Doch auch die Bundesländer entscheiden über die Startchancen mit. „Manche Länder schulen deutlich schneller ein als andere“, erklärt Will mit Blick auf Daten der ReGES-Studie (Refugees in the German Educational System), die fünf Länder mit ganz unterschiedlichen Regelungen im Blick hat: In Hamburg setzt die Schulpflicht nach der Ankunft ein, in Bayern nach drei Monaten. Nordrhein-Westfalen (NRW), Rheinland-Pfalz und Sachsen warten, bis die Menschen die Erstunterbringung verlassen konnten und einer Kommune zugewiesen wurden. Nach Beobachtung der Forscherinnen und Forscher kommen Jugendliche in Ländern, die bis zu dieser Zuweisung warten, bis zu zwei Monate später in die Schule als in Ländern, die die Schulpflicht davon losgelöst organisieren.

Seit 2018 werden 2.415 Kinder und Jugendliche im Rahmen der ReGES-Studie immer wieder zu ihrer Bildungslaufbahn befragt. Ausgewertet ist bisher nur die erste Fragerunde. Für die Zukunft hofft Will auch auf Erkenntnisse, was der Königsweg für einen erfolgreichen Start in Deutschland ist: getrennter Unterricht oder Integration in Regelklassen.

Unterschiede auch bei Schultypen

Für beide Modelle führen Verfechter Argumente ins Feld: Spezielle Willkommensklassen ermöglichen gezielten Sprachunterricht und können zu Beginn ein Schutzraum sein; Regelklassen erleichtern die Integration und das Miteinander. Die fünf Länder gehen auch hier ganz unterschiedliche Wege: In Hamburg kommen geflüchtete Jugendliche fast immer erst einmal in Neuzuwanderer-, in Rheinland-Pfalz fast immer in Regelklassen. In Bayern, NRW und Sachsen gibt es Mischformen. Hinzu kommen kombinierte Modelle. „Die Längsschnittsdaten werden hoffentlich Antwort darauf geben, für welche Jugendlichen welche Bildungsalternativen besonders geeignet sind“, erwartet Bildungsforscherin Will.

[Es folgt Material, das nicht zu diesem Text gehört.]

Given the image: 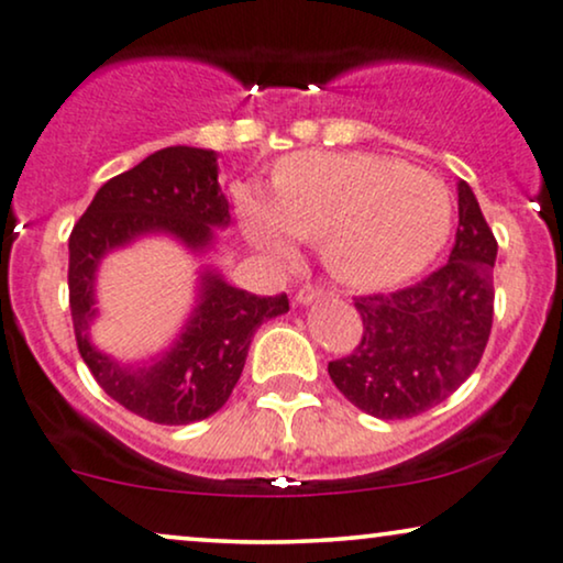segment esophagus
Wrapping results in <instances>:
<instances>
[{
	"mask_svg": "<svg viewBox=\"0 0 563 563\" xmlns=\"http://www.w3.org/2000/svg\"><path fill=\"white\" fill-rule=\"evenodd\" d=\"M324 296H328V290L320 288V286H303V288H299V294H296V303H301V307H303V303L324 299Z\"/></svg>",
	"mask_w": 563,
	"mask_h": 563,
	"instance_id": "34e87169",
	"label": "esophagus"
}]
</instances>
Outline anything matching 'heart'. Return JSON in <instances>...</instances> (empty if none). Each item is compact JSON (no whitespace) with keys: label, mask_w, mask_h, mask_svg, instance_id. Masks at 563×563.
Masks as SVG:
<instances>
[{"label":"heart","mask_w":563,"mask_h":563,"mask_svg":"<svg viewBox=\"0 0 563 563\" xmlns=\"http://www.w3.org/2000/svg\"><path fill=\"white\" fill-rule=\"evenodd\" d=\"M239 209L264 252L322 241L333 277L367 290L422 273L451 233V194L435 175L364 152L294 154L277 167L275 196L241 188Z\"/></svg>","instance_id":"1"}]
</instances>
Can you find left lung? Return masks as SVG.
I'll return each instance as SVG.
<instances>
[{
	"label": "left lung",
	"instance_id": "1",
	"mask_svg": "<svg viewBox=\"0 0 563 563\" xmlns=\"http://www.w3.org/2000/svg\"><path fill=\"white\" fill-rule=\"evenodd\" d=\"M498 243L470 183L459 180V230L449 262L415 286L356 296L362 341L328 364L335 388L377 419H409L443 404L477 369L493 328Z\"/></svg>",
	"mask_w": 563,
	"mask_h": 563
}]
</instances>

Unterschiede zwischen den Ländern gibt es auch bei den Schultypen, die für 14- bis 16-Jährige als die richtigen erachtet werden: In Hamburg, NRW und Rheinland-Pfalz werden die Jugendlichen über alle Schulformen verteilt, in Bayern und Sachsen sind Neuzuwandererklassen grundsätzlich an niedrigeren Schulformen angesiedelt. Die Folge: Als die Forscherinnen und Forscher zu ihrer ersten Befragungswelle aufbrachen, trafen sie in Bayern und Sachsen 16 Prozent weniger Jugendliche am Gymnasium an als in den drei anderen Ländern.

Weil die meisten bereits seit rund drei Jahren in Deutschland lebten, ist folgendes Szenario zumindest wahrscheinlich: Werden Jugendliche erst einmal in eine niedrigere Schulform eingeschult, kommen sie aus dieser nicht so leicht wieder heraus. „Die Daten legen das nahe“, sagt Will, „mit Sicherheit kann das aber erst der Verlauf zeigen.“ Insgesamt lernt die große Mehrheit der geflüchteten Jugendlichen an Haupt- oder Realschulen sowie Schulen, die beides kombinieren. Nur etwas mehr als jeder Fünfte (22 Prozent) besucht ein Gymnasium.